** start of Given passage **

A person in that position is accordingly entitled as an "adjoining owner" to receive from an adjacent "building owner" the notice and particulars of proposed works required by s. 90 of the Act, and it is not sufficient to give notice to the intending lessor.

Injunction granted, in these circumstances, to restrain a building owner from proceeding with his works without the statutory notice to the intending lessee of the adjoining premises.

Motion on behalf of the plaintiff to continue an interim injunction, which had been granted, restraining the defendant from heightening a wall dividing his premises from those of the plaintiff.

The plaintiff was a sub-lessee from Sir Charles Oppenheimer, who was the lessee from the Crown under a long lease granted by the Commissioners of Woods and Forests of a piece of land on which certain premises known as No. 36, St. James' Place, which had been pulled down, had stood; and the defendant was lessee for a term having about eleven years to run of the adjoining premises, No. 37, St. James' Place, holding under a lease granted by a Mrs. Byng.

By an agreement dated December 12, 1894, between Sir Charles Oppenheimer of the one part, and the plaintiff of the other part, Sir Charles Oppenheimer agreed to demise the land of which he was lessee to the plaintiff for a term of ninety years, from September 29, 1895, at a rent of £550 a year; and the plaintiff agreed within the time therein specified to erect buildings upon the land at an expense of not less than £100,000. Clause 6 of the agreement provided that the plaintiff should forthwith upon the signing of the agreement be entitled to possession of

the land. Clause 7 reserved to the surveyor and all officers and workmen of the surveyor, and of Sir Charles Oppenheimer acting under the authority of the surveyor, a right to enter upon the land at all times during the erection of the buildings for the purpose of examining the same, and otherwise as therein mentioned. By clause 18 it was stipulated that nothing in the agreement should be construed into a demise at law of the premises so as to vest any estate in the plaintiff, but that he should only have a right to enter upon the premises for the purpose of performing the agreement. The agreement further made the production of a certificate signed by the architect of the Commissioners a condition precedent to the granting of the lease.

** end of Given passage **
** start of Dataset entries **

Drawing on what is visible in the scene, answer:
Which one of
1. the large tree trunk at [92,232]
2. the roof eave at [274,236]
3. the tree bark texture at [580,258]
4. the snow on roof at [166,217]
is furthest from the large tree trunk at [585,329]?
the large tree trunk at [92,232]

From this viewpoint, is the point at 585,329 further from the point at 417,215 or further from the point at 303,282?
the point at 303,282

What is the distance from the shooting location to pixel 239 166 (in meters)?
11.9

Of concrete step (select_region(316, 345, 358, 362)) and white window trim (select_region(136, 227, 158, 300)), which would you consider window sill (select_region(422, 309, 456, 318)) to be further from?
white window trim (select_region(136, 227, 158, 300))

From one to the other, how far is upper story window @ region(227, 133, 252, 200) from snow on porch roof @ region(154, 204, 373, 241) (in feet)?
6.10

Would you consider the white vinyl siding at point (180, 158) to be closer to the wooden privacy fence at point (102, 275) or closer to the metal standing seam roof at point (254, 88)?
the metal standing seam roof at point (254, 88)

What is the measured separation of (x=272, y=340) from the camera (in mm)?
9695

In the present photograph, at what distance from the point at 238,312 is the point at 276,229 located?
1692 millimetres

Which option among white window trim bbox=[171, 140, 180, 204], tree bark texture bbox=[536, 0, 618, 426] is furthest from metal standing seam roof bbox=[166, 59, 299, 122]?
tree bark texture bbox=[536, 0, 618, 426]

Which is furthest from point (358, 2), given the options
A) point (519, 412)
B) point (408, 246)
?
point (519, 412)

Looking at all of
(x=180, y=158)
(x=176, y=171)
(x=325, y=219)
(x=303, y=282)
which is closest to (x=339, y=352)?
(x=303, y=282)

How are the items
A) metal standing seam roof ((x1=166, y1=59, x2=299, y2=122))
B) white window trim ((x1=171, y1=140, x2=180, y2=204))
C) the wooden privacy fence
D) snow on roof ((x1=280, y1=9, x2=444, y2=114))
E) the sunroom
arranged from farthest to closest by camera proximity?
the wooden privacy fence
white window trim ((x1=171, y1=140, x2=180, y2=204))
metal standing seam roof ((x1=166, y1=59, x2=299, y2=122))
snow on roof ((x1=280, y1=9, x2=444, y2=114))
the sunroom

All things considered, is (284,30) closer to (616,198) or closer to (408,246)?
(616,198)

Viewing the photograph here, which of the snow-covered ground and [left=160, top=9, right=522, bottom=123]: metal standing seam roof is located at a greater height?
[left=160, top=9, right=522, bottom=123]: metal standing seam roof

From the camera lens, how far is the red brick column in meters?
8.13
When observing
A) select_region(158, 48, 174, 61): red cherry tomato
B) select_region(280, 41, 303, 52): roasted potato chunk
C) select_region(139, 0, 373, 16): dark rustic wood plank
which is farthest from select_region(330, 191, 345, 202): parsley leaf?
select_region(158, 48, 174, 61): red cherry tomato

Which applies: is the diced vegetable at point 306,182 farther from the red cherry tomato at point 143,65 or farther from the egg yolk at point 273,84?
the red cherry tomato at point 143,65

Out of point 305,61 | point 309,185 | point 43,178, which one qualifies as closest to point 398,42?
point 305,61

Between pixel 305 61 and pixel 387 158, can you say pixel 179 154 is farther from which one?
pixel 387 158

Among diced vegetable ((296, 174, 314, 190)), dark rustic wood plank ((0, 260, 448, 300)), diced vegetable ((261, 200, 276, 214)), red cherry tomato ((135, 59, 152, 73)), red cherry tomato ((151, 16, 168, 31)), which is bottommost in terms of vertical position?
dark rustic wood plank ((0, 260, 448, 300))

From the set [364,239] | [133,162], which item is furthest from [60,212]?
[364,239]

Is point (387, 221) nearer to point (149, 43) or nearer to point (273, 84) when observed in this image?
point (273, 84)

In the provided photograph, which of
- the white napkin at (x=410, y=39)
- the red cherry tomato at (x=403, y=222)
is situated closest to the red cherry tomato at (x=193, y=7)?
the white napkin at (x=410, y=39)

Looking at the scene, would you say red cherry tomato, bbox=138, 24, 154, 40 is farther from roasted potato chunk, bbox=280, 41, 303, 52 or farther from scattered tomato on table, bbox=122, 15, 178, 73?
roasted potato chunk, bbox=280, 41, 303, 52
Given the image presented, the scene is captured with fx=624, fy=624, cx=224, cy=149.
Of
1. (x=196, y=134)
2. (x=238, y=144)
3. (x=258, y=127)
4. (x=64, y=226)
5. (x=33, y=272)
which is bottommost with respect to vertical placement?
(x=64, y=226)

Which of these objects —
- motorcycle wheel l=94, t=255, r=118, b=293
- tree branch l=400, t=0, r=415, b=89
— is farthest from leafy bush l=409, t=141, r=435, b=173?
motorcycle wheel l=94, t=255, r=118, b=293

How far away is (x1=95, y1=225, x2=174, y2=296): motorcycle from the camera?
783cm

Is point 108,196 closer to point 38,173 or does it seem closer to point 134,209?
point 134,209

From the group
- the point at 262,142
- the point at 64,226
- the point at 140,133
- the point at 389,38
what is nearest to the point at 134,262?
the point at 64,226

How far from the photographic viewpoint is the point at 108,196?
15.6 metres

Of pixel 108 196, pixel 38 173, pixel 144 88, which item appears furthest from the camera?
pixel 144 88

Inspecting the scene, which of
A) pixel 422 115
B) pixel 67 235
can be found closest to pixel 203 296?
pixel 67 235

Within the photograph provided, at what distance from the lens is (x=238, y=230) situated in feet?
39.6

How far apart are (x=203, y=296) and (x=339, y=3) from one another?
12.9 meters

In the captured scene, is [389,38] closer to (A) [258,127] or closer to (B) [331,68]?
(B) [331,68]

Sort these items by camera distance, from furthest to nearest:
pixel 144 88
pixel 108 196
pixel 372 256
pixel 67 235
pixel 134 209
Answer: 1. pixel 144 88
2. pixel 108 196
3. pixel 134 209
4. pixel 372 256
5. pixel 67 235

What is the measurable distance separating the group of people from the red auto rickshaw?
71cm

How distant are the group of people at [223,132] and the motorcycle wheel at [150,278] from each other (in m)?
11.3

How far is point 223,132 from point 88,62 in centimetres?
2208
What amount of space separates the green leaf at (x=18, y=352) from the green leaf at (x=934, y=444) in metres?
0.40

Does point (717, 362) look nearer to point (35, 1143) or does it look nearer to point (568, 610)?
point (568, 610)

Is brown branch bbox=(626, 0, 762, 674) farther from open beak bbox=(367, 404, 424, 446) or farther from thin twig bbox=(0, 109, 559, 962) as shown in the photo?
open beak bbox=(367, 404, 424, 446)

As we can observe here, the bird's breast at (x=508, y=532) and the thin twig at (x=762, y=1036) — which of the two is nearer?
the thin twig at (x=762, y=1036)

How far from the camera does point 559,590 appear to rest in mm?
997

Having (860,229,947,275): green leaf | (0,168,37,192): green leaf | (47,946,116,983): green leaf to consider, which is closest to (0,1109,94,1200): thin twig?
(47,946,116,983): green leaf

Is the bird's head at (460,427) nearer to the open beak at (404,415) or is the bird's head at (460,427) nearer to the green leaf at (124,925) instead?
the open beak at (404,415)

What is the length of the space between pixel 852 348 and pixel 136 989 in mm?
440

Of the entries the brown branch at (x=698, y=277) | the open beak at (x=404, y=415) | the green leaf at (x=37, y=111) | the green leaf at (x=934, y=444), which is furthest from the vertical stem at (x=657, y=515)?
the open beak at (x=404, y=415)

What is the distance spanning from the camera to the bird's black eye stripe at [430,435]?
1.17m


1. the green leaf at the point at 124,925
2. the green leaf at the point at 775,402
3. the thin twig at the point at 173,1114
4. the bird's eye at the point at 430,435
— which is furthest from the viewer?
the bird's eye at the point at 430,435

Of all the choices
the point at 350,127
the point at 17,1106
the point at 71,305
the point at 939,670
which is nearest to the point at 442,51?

** end of Dataset entries **

**Directives:**
[1] Translate into French the following sentence from the case report: "Injunction granted, in these circumstances, to restrain a building owner from proceeding with his works without the statutory notice to the intending lessee of the adjoining premises."
[2] List every numbered clause of the agreement that the case report mentions.
[3] Rewrite the paragraph of the case report beginning "The plaintiff was a sub-lessee" as a brief bulleted list, keeping its main facts.
The items that accompany this case report were taken from a separate source.

**Final results:**
[1] Injonction accordée, dans ces circonstances, pour interdire à un propriétaire constructeur de poursuivre ses travaux sans la notification légale au futur preneur des locaux contigus.

[2]
- Clause 6
- Clause 7
- Clause 18

[3]
- Plaintiff: sub-lessee from Sir Charles Oppenheimer.
- Sir Charles Oppenheimer: lessee from the Crown, under a long lease granted by the Commissioners of Woods and Forests, of the land on which the demolished premises at No. 36, St. James' Place, had stood.
- Defendant: lessee of the adjoining premises, No. 37, St. James' Place, under a lease granted by a Mrs. Byng, with about eleven years of the term remaining.